Me ha
dado en estos últimos días por reflexionar sobre dos novelas imprescindibles de
la literatura española: La Regenta de
Clarín y Fortunata y Jacinta de
Galdós. Ambos son autores muy de mi gusto y tanto se ha dicho ya y se dirá
sobre estas novelas magistrales que poco o nada puedo aportar. Sin embargo,
permítaseme un apunte tan sólo sobre dos personajes que reflejan la vida
aburrida de los casinos que frecuentaban los burgueses españoles del XIX: don
Álvaro Mesía, en la Regenta, y Juanito Santa Cruz en Fortunata.
Comparados
los dos, vemos que son muchas sus similitudes: señoritos de casino que no hacen
nada, que “ no dan un palo al agua”, Juan
y Álvaro se aburren en una sociedad que “ hacía la digestión del cocido y de la
olla podrida” en unos casinos cuyos libros llevaban, como cuenta Clarín, muchos
años sin que nadie los hubiera pedido porque al Casino se iba a jugar, a
conspirar, a politiquear, a “hacerle el
caldo gordo al cacique de turno” y a cotillear, pero no a leer. ¡Sorprende lo
poco que hemos cambiado! Pero sigamos con ambos “pollos pera”. Juan y Álvaro
tienen que matar ese taedium vitae de
alguna manera y no encuentran otra que dedicarse a mantener relaciones con
señoritas casaderas, señoras casada y con toda fémina que se les ponga a tiro
porque, para ellos, esto del amor no es más que una aventura “cinegética” para “llevarse
el trofeo” y colgarlo en las paredes de la sala de algún casino rancio. Juan
Santa Cruz conoce a Fortunata y se encapricha de ella. Aquel estudiante de Derecho
que no ejercerá nunca porque lo suyo son los amoríos y las tabernas del pueblo
llano, se enamorará perdidamente de la pobre chica nacida en el Madrid castizo,
pero será para él un pasatiempo, un juego más como el tresillo o la brisca. Don
Álvaro Mesía, que gasta su tiempo en
politiquerías caciquiles, buscará el
amor de la Regenta por puro “deporte”, por puro afán de poner una muesca más en
la barra del casino de Vetusta.

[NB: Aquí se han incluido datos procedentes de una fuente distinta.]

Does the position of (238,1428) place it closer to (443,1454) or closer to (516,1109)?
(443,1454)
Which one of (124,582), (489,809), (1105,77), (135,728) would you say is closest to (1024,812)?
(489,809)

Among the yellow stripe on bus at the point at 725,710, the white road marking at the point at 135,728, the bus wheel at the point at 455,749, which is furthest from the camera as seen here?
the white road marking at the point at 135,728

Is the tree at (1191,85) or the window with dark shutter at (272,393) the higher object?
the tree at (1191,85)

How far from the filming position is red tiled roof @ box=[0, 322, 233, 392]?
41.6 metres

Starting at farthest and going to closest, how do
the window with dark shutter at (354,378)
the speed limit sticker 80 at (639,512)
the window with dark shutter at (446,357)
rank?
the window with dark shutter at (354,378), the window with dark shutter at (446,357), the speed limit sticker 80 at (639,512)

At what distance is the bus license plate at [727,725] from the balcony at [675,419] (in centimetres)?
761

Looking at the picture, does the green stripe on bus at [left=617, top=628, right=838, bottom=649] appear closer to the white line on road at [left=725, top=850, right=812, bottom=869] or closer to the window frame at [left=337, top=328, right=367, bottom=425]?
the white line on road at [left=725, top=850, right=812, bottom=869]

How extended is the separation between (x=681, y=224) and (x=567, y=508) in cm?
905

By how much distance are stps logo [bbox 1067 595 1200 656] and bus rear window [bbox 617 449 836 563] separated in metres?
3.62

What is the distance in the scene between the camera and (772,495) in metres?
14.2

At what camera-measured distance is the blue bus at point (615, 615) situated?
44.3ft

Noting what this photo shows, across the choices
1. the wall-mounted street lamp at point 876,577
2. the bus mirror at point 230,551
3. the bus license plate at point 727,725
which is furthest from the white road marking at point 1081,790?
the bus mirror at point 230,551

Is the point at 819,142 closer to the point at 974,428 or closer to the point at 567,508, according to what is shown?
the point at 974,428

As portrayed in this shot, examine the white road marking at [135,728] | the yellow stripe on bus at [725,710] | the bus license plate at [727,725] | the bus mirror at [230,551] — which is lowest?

Ante esa sociedad aburrida de “burgos podridos”
(Azaña dixit), las andanzas de don Álvaro y de Juanito son la distracción que les
eleva el tono vital amuermado por la lluvia, los braseros y los garbanzos. Ni
uno ni otro quieren de verdad porque uno y otro usan a las mujeres por puro sport contra el spleen, para calmar su
aburrimiento de señoritos consentidos. Sin embargo, Fortunata, que sí que ama a
Juan con toda su alma, acabará muriendo en una buhardilla cercana a la Plaza
Mayor madrileña y su marido, Maximiliano Rubín, acabará también en un manicomio
porque el amor, invencible en el combate que decía Sófocles, puede enloquecer a los que
se lo toman en serio. También acabará mal don Víctor Quintanar, el Regente, que
amaba a Ana Ozores, cierto que no como un marido pues su amor era más de padre,
pero que la quería de todo corazón. Por
cierto, que tras la muerte de don Víctor, toda Vetusta habla, critica, se “hace
lenguas”: las señoras en las salitas de té de las casas burguesas; los hombres
en el casino y, aunque parezca mentira, los canónigos, aburridos entre
facistoles y ambiciones personales. Parece que, durante muchos siglos, el peor
enemigo de Cristo ha estado dentro de las catedrales, eso sí, frente a esos
sacerdotes cuya voluntad de servicio primaba sobre su ambición y desprecio por
los fieles que eran usados también por magistrales, penitenciarios y provisores
como Juan y Álvaro utilizaban a sus
amantes. Para conocernos, ¡qué bueno es leer a estos grandísimos autores del
XIX! Y, tras conocernos entonces, hacer un examen de conciencia para comprobar
si hemos cambiado en algo o seguimos haciendo la digestión del cocido y la olla
podrida en tardas largas de peligroso aburrimiento.